[TASK INPUT]
──────────

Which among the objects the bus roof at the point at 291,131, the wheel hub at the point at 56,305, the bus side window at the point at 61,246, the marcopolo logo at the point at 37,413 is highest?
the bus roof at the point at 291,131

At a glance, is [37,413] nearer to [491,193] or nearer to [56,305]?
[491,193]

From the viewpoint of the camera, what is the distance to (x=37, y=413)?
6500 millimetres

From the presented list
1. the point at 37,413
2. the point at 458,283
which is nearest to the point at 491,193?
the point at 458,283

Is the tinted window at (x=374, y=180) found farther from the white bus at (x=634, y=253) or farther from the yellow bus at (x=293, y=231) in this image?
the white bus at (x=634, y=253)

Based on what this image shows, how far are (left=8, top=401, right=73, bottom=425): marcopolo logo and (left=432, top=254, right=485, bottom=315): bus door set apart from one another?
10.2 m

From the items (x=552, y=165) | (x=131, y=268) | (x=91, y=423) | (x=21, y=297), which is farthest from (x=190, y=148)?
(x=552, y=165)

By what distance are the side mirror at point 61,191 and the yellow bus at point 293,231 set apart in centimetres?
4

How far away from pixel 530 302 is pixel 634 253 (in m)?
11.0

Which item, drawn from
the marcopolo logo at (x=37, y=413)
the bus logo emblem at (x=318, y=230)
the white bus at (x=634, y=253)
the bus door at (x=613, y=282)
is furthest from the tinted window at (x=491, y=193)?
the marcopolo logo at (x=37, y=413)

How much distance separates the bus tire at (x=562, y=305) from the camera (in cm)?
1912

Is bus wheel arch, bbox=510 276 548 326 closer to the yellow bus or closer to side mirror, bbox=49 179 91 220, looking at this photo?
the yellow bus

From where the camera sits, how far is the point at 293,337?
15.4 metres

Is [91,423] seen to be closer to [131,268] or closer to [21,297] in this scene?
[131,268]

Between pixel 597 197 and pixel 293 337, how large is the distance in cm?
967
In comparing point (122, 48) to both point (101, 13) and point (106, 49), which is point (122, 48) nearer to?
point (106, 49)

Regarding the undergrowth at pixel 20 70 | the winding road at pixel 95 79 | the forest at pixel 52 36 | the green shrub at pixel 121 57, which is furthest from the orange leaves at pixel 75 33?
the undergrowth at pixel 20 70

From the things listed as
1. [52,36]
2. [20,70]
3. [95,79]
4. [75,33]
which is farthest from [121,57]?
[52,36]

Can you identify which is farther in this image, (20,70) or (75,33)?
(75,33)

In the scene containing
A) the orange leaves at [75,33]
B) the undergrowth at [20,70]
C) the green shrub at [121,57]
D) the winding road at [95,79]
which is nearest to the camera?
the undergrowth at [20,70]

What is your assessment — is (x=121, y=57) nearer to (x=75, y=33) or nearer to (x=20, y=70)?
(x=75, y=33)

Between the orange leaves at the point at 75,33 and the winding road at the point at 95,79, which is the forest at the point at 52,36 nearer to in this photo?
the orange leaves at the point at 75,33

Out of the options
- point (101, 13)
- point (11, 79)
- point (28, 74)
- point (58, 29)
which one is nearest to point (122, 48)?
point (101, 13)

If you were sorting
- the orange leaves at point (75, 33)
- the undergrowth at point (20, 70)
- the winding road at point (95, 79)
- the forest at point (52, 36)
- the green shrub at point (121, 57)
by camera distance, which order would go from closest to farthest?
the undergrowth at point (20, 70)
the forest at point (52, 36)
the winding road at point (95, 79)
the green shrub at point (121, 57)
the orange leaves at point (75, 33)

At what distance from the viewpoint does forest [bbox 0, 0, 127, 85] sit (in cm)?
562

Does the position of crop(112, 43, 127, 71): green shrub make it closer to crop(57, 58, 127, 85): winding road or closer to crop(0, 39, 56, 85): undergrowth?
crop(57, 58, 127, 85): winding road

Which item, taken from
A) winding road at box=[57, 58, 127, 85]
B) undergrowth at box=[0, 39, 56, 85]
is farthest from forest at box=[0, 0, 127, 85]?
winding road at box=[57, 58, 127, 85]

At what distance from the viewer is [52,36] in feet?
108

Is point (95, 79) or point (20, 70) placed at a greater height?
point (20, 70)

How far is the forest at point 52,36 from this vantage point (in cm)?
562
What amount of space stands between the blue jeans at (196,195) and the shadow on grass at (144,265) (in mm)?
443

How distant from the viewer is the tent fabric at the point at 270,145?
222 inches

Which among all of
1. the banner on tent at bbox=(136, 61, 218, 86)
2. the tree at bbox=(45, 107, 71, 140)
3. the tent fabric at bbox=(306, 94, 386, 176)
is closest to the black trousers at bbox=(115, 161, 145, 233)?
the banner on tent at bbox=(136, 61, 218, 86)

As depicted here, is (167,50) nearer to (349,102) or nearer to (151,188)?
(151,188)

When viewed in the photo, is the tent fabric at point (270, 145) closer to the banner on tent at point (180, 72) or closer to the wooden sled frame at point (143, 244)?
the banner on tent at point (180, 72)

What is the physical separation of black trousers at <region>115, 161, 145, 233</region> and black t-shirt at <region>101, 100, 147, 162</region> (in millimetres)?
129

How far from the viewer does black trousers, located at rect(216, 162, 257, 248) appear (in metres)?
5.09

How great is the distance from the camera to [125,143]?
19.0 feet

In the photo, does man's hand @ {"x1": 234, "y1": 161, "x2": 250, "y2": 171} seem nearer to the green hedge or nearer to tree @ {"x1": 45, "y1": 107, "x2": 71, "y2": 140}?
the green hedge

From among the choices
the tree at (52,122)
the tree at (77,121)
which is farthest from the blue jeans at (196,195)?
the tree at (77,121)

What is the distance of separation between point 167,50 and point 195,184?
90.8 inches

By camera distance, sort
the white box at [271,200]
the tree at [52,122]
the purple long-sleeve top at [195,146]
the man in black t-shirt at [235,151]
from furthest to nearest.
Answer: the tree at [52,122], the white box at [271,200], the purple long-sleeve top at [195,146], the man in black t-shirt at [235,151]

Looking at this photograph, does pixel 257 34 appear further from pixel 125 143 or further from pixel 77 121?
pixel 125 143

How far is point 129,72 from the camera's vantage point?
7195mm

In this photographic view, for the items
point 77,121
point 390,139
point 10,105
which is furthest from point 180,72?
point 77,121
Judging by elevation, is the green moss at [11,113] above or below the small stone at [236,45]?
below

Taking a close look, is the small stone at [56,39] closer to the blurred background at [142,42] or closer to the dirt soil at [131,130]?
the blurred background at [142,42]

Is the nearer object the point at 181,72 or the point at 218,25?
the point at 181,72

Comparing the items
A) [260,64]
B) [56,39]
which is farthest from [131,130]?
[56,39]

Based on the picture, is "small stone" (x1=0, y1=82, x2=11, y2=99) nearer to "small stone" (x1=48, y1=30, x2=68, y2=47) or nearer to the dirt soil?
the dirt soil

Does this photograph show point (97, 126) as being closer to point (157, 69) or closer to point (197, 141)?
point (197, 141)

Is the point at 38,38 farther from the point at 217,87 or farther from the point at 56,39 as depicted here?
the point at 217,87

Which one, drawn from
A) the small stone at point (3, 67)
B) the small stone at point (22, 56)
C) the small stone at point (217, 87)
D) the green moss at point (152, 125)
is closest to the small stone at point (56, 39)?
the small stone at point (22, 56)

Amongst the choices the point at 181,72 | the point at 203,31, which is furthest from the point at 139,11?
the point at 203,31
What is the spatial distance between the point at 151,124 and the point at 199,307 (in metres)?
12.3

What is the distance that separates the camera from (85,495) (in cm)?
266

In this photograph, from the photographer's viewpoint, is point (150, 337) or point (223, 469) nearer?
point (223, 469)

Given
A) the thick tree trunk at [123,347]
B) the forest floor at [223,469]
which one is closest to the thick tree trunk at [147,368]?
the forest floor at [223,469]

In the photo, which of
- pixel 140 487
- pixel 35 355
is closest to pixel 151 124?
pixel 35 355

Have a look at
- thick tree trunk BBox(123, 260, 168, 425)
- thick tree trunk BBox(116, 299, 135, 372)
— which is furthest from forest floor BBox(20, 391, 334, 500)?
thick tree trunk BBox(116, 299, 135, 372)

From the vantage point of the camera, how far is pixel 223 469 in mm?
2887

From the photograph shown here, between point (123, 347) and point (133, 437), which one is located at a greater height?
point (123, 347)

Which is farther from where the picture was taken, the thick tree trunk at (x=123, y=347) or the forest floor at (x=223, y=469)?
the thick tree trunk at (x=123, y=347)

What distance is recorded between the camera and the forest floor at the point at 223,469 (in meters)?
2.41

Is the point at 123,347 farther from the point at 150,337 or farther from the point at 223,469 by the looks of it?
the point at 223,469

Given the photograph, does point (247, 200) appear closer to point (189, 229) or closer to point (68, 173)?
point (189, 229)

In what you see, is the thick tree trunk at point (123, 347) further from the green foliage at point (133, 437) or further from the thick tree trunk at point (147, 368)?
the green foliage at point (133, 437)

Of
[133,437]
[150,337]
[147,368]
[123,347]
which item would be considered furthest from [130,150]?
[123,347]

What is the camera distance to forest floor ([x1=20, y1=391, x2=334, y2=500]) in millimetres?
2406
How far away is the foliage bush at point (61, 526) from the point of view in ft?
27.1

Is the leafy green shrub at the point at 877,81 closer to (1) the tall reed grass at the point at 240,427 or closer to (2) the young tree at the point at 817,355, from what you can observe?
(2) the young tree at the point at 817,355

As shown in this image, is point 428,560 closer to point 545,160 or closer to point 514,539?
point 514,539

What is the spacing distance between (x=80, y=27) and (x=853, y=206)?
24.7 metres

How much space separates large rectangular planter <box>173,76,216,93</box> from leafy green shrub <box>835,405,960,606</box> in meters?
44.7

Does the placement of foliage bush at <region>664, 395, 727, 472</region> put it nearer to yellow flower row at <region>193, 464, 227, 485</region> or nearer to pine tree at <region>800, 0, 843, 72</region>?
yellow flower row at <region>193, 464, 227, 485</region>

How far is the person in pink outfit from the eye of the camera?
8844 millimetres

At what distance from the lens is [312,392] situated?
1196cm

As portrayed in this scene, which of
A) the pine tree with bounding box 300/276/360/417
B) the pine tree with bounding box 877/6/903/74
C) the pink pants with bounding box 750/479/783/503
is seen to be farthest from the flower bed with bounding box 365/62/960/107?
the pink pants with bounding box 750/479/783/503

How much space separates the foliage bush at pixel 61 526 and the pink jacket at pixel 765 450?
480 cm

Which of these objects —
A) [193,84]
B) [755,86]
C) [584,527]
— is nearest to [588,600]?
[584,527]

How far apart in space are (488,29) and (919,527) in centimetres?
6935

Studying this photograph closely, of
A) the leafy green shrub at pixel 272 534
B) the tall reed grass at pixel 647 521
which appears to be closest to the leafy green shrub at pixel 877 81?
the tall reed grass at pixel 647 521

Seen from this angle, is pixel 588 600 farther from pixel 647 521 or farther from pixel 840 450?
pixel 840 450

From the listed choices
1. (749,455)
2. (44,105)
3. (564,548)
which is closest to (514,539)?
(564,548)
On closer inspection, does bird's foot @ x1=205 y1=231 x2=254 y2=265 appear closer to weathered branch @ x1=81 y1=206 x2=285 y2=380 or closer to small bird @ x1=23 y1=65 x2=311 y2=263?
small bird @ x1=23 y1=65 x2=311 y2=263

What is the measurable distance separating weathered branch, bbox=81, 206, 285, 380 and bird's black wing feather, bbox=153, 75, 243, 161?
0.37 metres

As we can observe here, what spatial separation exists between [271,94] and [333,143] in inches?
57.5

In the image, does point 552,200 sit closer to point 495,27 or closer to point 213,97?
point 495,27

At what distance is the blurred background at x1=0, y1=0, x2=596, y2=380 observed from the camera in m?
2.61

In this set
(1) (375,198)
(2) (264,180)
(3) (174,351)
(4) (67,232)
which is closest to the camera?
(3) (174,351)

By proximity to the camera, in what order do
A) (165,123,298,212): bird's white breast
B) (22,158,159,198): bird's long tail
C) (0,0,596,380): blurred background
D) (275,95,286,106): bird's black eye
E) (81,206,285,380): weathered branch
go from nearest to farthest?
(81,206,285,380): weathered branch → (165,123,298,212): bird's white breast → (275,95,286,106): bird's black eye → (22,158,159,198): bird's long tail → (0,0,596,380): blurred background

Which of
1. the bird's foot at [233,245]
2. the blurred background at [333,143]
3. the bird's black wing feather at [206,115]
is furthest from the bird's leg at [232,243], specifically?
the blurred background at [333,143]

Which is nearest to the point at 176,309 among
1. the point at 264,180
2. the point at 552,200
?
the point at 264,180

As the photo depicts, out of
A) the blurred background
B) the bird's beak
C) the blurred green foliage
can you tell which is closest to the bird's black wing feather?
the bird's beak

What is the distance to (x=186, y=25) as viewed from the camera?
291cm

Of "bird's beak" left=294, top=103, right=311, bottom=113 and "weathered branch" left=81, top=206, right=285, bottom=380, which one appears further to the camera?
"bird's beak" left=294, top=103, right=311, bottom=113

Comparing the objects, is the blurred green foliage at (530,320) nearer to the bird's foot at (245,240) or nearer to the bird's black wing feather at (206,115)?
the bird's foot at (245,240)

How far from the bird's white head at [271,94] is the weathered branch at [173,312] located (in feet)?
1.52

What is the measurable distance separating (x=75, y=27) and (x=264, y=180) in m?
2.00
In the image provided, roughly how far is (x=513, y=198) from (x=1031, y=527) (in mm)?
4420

──────────

Copy exactly the lines from the one containing "In this set" through the last line of the records, both included, and nothing else.

[ANSWER TO THIS EXERCISE]
In this set
(1) (375,198)
(2) (264,180)
(3) (174,351)
(4) (67,232)
which is closest to the camera?
(3) (174,351)

By proximity to the camera, in what order do
A) (165,123,298,212): bird's white breast
B) (22,158,159,198): bird's long tail
C) (0,0,596,380): blurred background
D) (275,95,286,106): bird's black eye
E) (81,206,285,380): weathered branch
go from nearest to farthest?
(81,206,285,380): weathered branch → (165,123,298,212): bird's white breast → (275,95,286,106): bird's black eye → (22,158,159,198): bird's long tail → (0,0,596,380): blurred background

Which of
1. the bird's foot at [233,245]
2. the blurred background at [333,143]
3. the bird's black wing feather at [206,115]
is furthest from the bird's leg at [232,243], specifically?
the blurred background at [333,143]

Which is nearest to the point at 176,309 among
1. the point at 264,180
2. the point at 552,200
?
the point at 264,180

As the photo depicts, out of
A) the blurred background
B) the bird's beak
C) the blurred green foliage
can you tell which is closest to the bird's black wing feather?
the bird's beak

What is the distance to (x=186, y=25) as viewed from the camera?
291cm

Of "bird's beak" left=294, top=103, right=311, bottom=113 and "weathered branch" left=81, top=206, right=285, bottom=380, which one appears further to the camera?
"bird's beak" left=294, top=103, right=311, bottom=113

Comparing the objects, is the blurred green foliage at (530,320) nearer to the bird's foot at (245,240) or nearer to the bird's black wing feather at (206,115)?
the bird's foot at (245,240)

How far from the bird's white head at [271,94] is the weathered branch at [173,312] located (in feet)?
1.52

What is the measurable distance separating (x=75, y=27) and (x=264, y=180) in m?
2.00
In the image provided, roughly how far is (x=513, y=198) from (x=1031, y=527) (in mm)?
4420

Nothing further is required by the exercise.